_PASSAGE SHOWN_.
________________________________________

Soon we found ourselves ministering to people whom we might have seared with blistering words. But we learned to speak a different language, one received with joy — the Gospel of Christ, and hope for both the living and the dying. I and others of our pastors had the joy of baptizing people whom society was labeling as untouchables.

Through it all, I learned one of the most important truths of my life: To win the right to get into someone’s face you must first wash their feet.

Of all people, the late Charles Colson demonstrated this beautifully. I worked with Colson in the Nixon White House and knew his reputation as a powerful opponent in Washington’s partisan battles.

Chuck, who had become a serious Christian, was sent to prison for Watergate-related charges. The prison was a three-hour drive from my house. I visited Chuck several times, and, without knowing it, I was witnessing the formation of the vision that would become Prison Fellowship.

In the ensuing years, both in prison and after his release, many of us watched Chuck minister to people who had been the most intense of foes. Prison Fellowship became a “foot washer” not only for inmates but also for their needy spouses and children.

________________________________________

(Source records)

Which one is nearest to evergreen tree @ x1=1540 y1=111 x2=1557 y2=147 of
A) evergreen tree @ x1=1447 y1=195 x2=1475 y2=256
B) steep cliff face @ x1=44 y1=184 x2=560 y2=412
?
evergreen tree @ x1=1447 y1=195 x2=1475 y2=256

________________________________________

_PARTS OF THE EXERCISE_.
#1 Rewrite every line of the records as a Markdown table with the columns "No." and "Line," numbering the rows in order and omitting blank lines.
#2 Extend the passage about Charles Colson and Prison Fellowship, picking up after its final sentence.
The text and the records come from two unrelated sources.

_ANSWERS IN ORDER_.
#1
| No. | Line |
|---|---|
| 1 | Which one is nearest to evergreen tree @ x1=1540 y1=111 x2=1557 y2=147 of |
| 2 | A) evergreen tree @ x1=1447 y1=195 x2=1475 y2=256 |
| 3 | B) steep cliff face @ x1=44 y1=184 x2=560 y2=412 |
| 4 | ? |
| 5 | evergreen tree @ x1=1447 y1=195 x2=1475 y2=256 |

#2
And Prison Fellowship ministers were able to speak into the destructive lifestyles of many inmates because Colson and his colleagues (many, like Chuck, former prisoners) had learned to wash their feet — and that of their families.

Franklin Graham and his Samaritan’s Purse ministry is also an example. Graham is sometimes boycotted because he speaks prophetically into the culture. Yet if anyone has earned the right to do so it is Graham, whose organization has “washed the feet” of tens of thousands across the world, if not millions.

There are indeed times for rigorous debate, and biblical Christians should not pull back. However, the church must not become just one more blazing partisan mouthpiece, but a blessed force that injects the heart and the mind of Christ into the melee. Such a style could become truly iconic in an age of snarling voices screaming in one another’s faces.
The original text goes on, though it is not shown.